제공된 정보
=-=-=-=-=

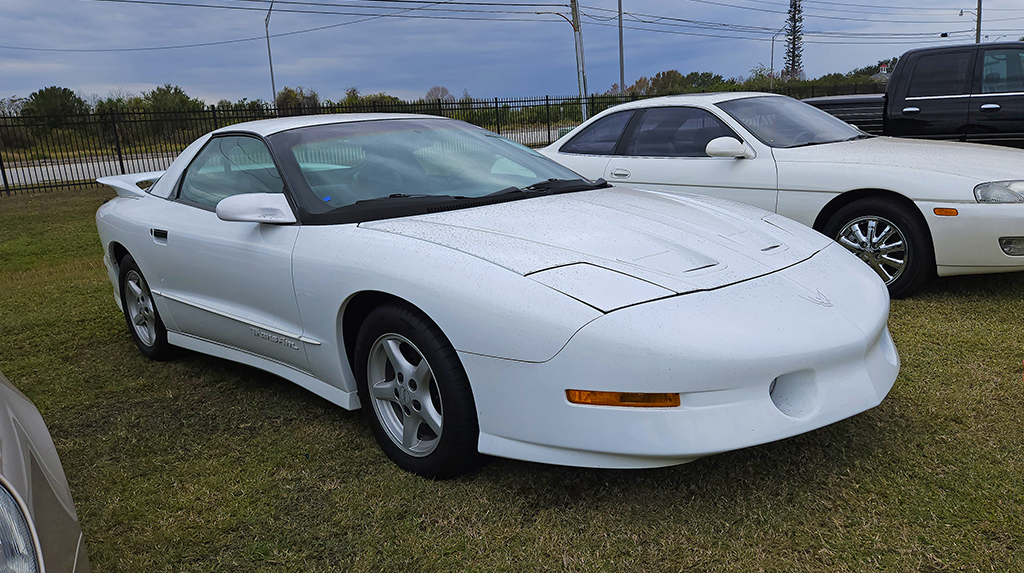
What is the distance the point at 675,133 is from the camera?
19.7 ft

=-=-=-=-=

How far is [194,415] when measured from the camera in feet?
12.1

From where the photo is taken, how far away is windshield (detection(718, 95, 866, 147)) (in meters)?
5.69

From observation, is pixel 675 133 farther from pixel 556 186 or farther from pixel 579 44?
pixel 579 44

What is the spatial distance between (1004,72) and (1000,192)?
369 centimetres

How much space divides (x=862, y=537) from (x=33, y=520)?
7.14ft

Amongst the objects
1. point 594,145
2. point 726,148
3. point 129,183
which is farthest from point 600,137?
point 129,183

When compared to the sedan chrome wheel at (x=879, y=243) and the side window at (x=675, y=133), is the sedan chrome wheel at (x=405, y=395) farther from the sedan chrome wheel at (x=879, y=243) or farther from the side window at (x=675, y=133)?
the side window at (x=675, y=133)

=-=-=-=-=

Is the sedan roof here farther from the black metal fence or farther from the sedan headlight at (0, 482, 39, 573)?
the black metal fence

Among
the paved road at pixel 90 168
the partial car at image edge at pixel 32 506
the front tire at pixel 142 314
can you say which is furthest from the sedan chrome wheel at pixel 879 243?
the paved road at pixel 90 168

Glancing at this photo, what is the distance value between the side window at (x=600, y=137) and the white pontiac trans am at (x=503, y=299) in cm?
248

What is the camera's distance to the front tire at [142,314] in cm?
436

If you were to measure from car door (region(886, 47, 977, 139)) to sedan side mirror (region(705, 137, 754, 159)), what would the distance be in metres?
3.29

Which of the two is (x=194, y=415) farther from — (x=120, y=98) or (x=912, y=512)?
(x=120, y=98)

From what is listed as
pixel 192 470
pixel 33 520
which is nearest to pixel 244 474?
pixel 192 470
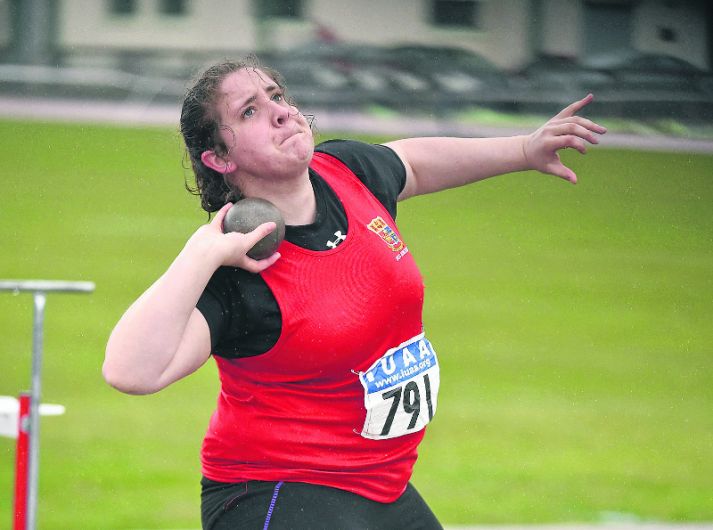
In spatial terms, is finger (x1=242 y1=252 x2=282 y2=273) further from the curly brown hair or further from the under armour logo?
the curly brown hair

=-=-=-=-=

주어진 요청
위 기록에서 "sedan"라는 문자열이 들어 있는 줄을 빠짐없이 모아 주세요.

전체 답변
When compared to the sedan chrome wheel at (x=879, y=243) and the side window at (x=675, y=133), is the sedan chrome wheel at (x=405, y=395) farther from the sedan chrome wheel at (x=879, y=243) or farther from the side window at (x=675, y=133)?
Is the sedan roof here farther from the black metal fence or farther from the sedan headlight at (0, 482, 39, 573)?
can you say which is furthest from the sedan chrome wheel at pixel 879 243?
If you were to measure from car door (region(886, 47, 977, 139)) to sedan side mirror (region(705, 137, 754, 159)), what would the distance be in metres?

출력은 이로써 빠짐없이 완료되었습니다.